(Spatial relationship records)
— START —

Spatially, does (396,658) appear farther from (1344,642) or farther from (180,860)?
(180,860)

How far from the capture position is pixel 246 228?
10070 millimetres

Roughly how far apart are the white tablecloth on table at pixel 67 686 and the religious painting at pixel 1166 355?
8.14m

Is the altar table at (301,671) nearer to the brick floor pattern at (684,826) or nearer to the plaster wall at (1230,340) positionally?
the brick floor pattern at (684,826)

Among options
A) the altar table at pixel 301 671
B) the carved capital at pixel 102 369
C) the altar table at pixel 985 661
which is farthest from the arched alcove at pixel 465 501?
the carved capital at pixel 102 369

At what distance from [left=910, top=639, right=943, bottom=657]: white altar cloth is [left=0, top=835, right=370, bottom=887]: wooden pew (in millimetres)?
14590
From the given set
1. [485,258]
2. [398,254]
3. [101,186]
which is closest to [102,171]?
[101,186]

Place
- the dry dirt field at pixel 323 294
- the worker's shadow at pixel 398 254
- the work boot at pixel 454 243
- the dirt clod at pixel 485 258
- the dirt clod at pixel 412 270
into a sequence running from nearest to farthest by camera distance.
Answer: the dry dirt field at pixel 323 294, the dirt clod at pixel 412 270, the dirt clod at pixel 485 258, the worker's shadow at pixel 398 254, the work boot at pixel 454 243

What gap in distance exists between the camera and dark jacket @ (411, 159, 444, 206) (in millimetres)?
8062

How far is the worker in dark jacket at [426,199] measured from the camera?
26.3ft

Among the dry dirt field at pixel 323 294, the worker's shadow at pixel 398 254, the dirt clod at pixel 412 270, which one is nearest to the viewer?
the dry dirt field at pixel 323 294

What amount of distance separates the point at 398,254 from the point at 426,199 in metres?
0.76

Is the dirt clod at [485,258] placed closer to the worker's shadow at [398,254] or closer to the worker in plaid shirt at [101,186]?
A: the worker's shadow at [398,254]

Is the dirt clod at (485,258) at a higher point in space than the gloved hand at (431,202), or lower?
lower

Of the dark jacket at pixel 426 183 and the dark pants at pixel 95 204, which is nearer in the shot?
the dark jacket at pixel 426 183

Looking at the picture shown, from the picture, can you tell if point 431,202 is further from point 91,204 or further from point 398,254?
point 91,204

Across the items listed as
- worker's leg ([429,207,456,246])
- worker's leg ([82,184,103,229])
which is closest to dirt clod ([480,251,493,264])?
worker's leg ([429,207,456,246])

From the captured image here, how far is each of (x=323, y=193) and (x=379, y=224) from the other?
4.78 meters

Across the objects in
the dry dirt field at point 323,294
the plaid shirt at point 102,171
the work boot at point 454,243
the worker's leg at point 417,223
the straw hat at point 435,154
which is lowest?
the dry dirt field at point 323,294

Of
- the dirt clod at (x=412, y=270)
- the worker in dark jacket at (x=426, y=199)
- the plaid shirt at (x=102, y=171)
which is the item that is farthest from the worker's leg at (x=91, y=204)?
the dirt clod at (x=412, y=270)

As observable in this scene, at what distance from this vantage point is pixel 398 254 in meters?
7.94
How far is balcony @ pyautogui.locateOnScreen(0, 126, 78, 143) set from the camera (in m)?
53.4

— END —
— START —

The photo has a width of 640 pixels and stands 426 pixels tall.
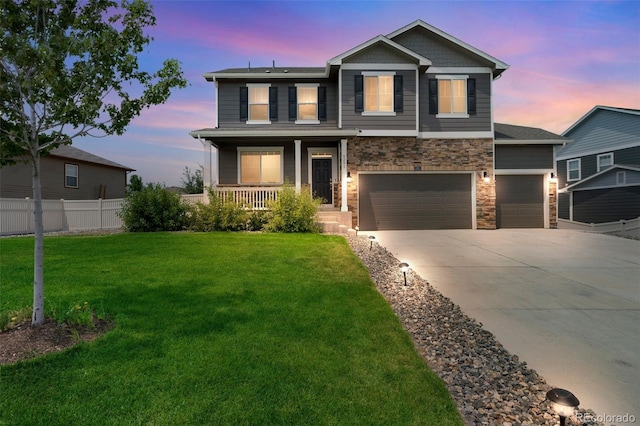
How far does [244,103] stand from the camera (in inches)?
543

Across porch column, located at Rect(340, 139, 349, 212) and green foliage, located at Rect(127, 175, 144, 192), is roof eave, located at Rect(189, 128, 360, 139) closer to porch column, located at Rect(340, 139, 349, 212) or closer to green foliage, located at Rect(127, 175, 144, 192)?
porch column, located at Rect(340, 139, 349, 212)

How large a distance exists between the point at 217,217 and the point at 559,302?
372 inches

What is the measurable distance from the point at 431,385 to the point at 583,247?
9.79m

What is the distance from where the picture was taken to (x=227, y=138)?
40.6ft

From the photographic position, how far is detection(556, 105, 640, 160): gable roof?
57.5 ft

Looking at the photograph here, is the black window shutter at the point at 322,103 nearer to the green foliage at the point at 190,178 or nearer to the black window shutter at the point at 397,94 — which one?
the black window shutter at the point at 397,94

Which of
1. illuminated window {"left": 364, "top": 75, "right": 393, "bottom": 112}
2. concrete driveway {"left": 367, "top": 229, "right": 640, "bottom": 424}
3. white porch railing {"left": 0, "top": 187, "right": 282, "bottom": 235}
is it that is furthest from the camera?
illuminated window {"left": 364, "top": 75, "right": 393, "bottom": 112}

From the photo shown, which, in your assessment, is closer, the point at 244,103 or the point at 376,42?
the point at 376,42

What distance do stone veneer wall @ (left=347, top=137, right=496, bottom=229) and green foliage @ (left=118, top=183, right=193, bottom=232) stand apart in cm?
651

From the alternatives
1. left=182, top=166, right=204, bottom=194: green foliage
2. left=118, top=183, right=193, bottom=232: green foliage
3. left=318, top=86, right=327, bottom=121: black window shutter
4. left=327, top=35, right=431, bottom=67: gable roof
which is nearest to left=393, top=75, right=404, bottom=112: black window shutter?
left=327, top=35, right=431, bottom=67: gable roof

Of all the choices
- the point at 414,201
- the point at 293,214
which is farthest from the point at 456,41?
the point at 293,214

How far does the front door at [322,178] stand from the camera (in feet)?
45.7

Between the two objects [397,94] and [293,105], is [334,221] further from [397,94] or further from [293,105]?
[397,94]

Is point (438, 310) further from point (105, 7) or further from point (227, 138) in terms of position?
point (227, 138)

— END —

Short task: Count the lines of the records above that contain the string "closest", treating uppercase and lowercase as distinct. Reply with the number only.

Worked solution: 2